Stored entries

^^^^

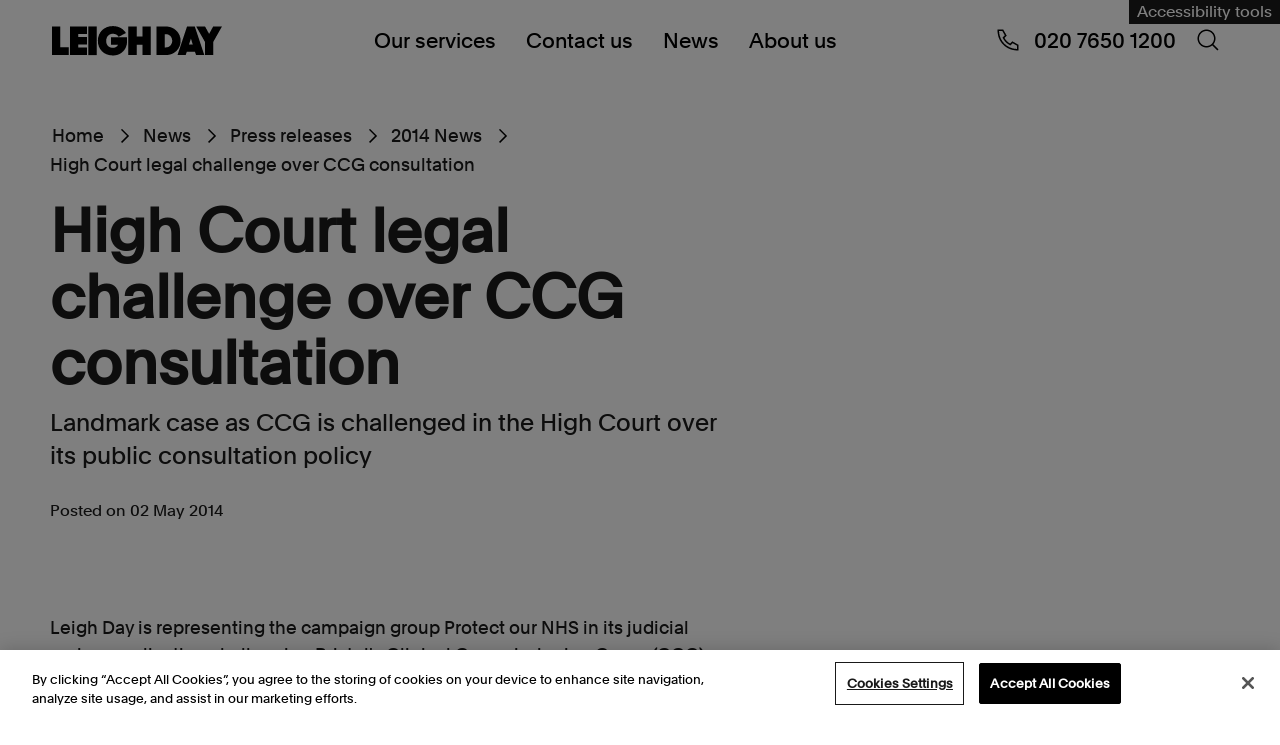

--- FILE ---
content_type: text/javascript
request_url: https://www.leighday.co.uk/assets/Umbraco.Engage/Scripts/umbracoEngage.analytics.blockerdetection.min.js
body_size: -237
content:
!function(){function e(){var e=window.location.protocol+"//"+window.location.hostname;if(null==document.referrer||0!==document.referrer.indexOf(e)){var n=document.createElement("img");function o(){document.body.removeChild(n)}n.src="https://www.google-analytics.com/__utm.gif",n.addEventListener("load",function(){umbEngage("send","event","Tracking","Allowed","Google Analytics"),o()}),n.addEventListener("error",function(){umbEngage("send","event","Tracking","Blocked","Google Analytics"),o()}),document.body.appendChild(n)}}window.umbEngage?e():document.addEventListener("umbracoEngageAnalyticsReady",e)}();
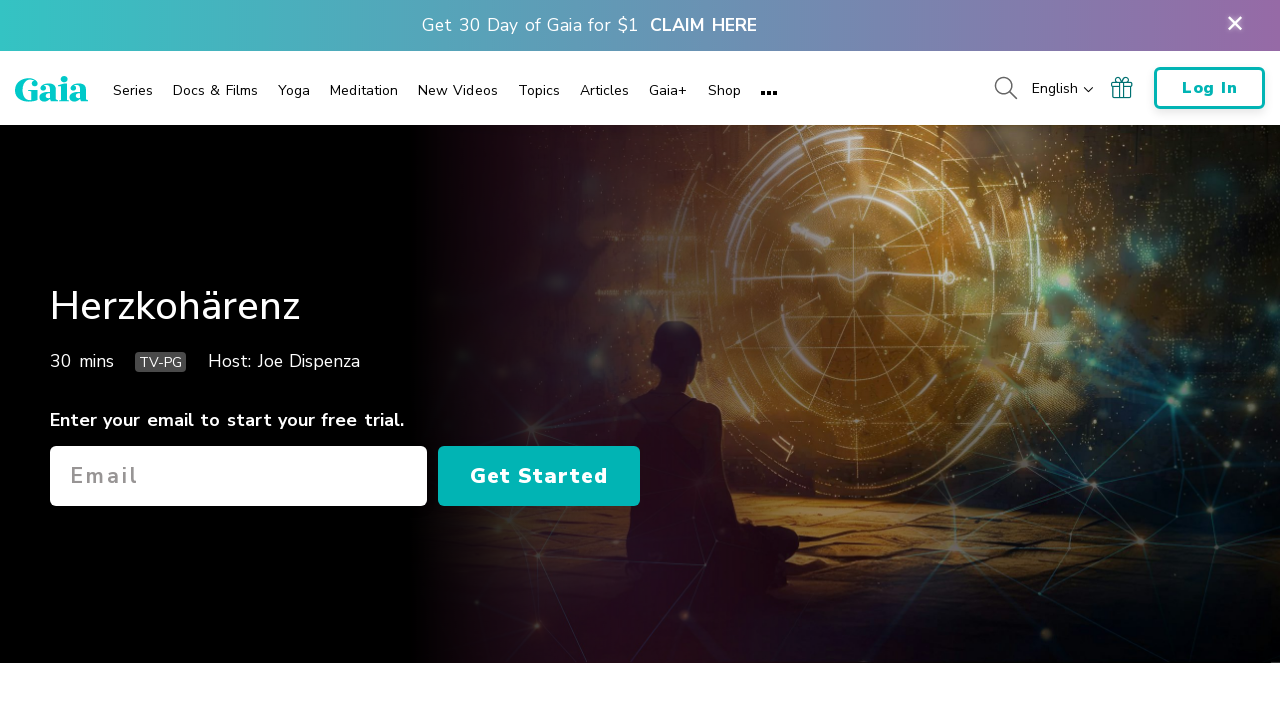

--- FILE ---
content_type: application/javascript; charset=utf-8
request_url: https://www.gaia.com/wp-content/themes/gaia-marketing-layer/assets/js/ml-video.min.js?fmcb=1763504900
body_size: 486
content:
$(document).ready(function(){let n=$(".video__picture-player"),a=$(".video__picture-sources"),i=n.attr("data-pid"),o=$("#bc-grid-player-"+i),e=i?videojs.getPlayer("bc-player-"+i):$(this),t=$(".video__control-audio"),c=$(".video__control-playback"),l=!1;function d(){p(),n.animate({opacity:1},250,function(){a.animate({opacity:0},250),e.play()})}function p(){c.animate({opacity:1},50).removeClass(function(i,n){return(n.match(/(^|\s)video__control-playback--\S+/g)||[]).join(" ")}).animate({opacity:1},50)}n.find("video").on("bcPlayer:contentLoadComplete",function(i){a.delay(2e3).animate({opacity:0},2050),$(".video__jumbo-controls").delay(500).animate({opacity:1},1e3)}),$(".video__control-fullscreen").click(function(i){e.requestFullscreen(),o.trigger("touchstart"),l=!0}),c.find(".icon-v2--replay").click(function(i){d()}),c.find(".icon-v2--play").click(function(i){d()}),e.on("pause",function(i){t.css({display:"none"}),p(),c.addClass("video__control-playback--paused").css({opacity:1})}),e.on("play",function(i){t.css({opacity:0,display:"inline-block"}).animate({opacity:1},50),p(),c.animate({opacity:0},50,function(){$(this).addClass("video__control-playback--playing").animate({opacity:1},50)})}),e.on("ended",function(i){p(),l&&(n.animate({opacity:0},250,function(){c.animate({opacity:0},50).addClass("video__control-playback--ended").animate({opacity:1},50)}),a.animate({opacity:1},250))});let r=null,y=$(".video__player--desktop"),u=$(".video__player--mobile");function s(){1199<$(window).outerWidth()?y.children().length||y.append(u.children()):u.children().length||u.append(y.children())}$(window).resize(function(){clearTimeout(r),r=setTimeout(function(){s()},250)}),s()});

^^^^

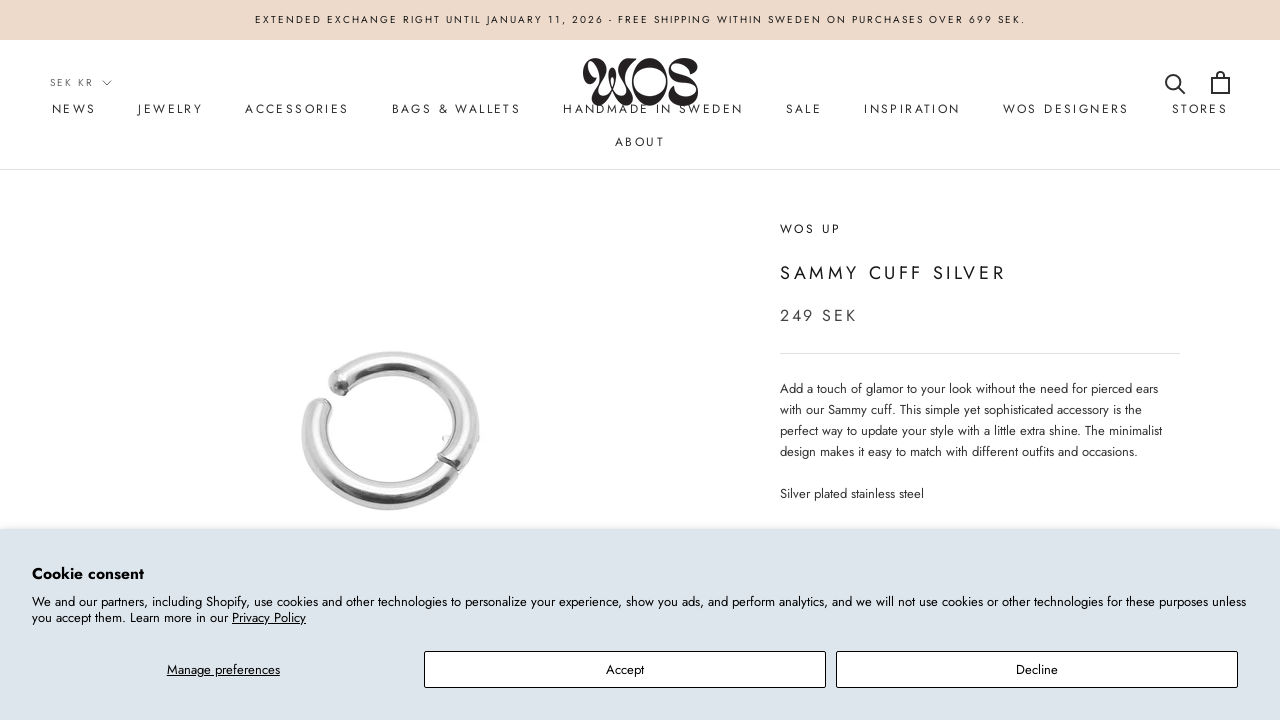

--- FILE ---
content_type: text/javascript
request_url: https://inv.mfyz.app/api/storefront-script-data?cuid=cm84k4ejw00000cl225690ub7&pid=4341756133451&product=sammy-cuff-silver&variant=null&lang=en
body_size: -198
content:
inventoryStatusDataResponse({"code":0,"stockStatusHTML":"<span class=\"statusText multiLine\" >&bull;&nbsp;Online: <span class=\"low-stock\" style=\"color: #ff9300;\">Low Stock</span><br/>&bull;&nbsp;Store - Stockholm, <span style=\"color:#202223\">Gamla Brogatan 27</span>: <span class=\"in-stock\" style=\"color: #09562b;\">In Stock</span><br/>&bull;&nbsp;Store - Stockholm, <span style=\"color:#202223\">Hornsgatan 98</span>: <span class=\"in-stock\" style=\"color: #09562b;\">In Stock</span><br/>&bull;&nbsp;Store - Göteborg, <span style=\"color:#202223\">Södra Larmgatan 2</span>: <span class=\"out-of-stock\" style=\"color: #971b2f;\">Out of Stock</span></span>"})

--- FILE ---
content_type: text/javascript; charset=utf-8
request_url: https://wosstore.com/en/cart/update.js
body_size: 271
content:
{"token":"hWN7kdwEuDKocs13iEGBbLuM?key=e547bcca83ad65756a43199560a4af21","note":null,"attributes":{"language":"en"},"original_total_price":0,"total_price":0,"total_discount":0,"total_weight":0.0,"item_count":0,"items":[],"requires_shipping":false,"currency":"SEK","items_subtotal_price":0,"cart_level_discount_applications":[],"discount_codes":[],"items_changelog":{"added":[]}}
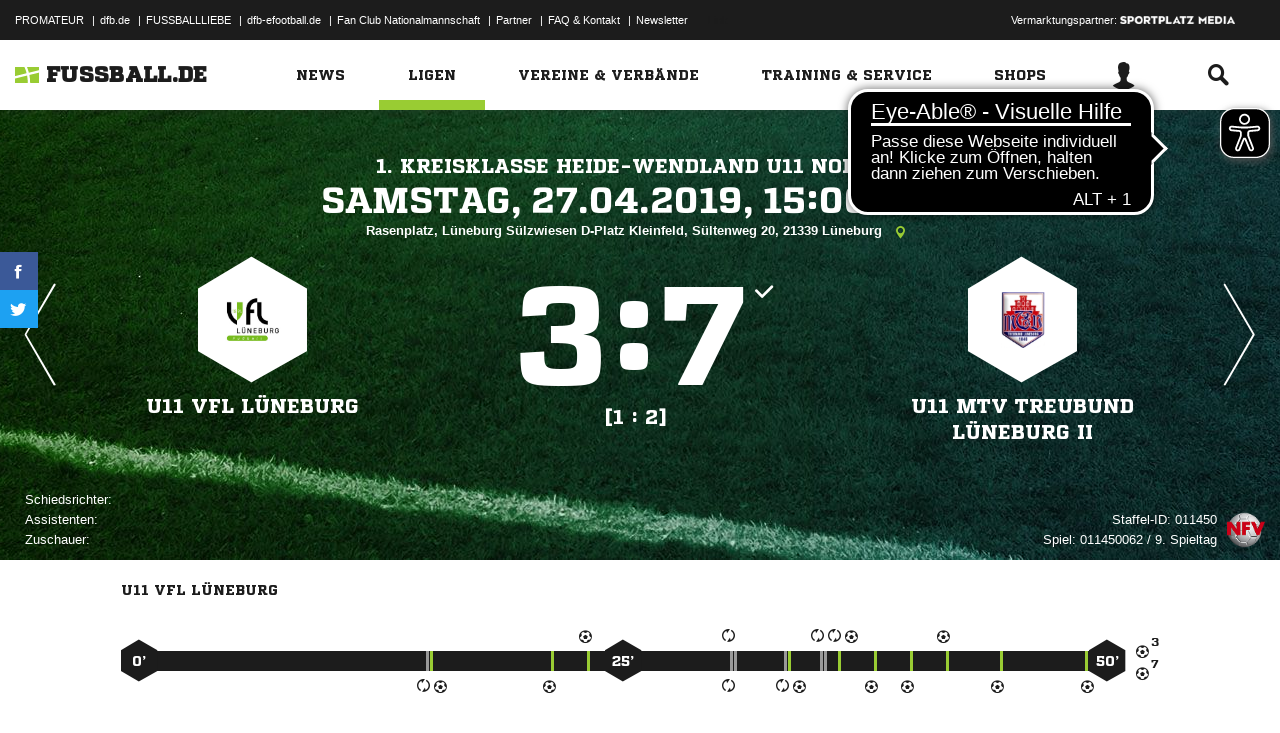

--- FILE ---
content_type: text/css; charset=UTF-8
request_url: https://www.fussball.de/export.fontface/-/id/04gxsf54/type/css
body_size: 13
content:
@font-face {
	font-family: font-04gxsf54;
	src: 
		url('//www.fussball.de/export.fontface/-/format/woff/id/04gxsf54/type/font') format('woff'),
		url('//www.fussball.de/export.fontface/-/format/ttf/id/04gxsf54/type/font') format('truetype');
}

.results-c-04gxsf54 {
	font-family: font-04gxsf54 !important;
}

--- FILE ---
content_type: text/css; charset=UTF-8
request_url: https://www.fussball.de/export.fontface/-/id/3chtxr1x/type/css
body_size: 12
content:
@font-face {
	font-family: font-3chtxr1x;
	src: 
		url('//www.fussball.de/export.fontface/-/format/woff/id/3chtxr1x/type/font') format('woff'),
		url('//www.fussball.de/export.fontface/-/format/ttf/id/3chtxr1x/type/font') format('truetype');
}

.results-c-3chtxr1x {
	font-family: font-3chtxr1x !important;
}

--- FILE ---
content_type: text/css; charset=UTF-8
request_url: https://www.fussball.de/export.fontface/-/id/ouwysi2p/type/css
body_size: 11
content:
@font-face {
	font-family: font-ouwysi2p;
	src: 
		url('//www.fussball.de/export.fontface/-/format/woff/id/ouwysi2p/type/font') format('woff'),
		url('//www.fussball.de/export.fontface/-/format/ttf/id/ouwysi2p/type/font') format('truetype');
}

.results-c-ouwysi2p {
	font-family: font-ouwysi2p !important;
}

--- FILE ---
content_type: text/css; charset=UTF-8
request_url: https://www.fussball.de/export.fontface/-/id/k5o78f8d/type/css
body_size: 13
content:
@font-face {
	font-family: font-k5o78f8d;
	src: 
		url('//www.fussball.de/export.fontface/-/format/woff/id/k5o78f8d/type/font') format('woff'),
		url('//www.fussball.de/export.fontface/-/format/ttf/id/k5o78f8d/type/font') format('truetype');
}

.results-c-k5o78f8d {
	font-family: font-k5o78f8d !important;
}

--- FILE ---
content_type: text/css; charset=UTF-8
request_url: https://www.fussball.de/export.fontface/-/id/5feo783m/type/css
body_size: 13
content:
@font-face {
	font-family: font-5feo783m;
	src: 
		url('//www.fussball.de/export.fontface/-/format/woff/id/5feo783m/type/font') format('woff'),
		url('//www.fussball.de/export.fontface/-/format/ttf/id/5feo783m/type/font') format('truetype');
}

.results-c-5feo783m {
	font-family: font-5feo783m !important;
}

^^^^

Your task
Using the records above, state how many lines contain "javascript"; a single number is the whole answer.

Response box
4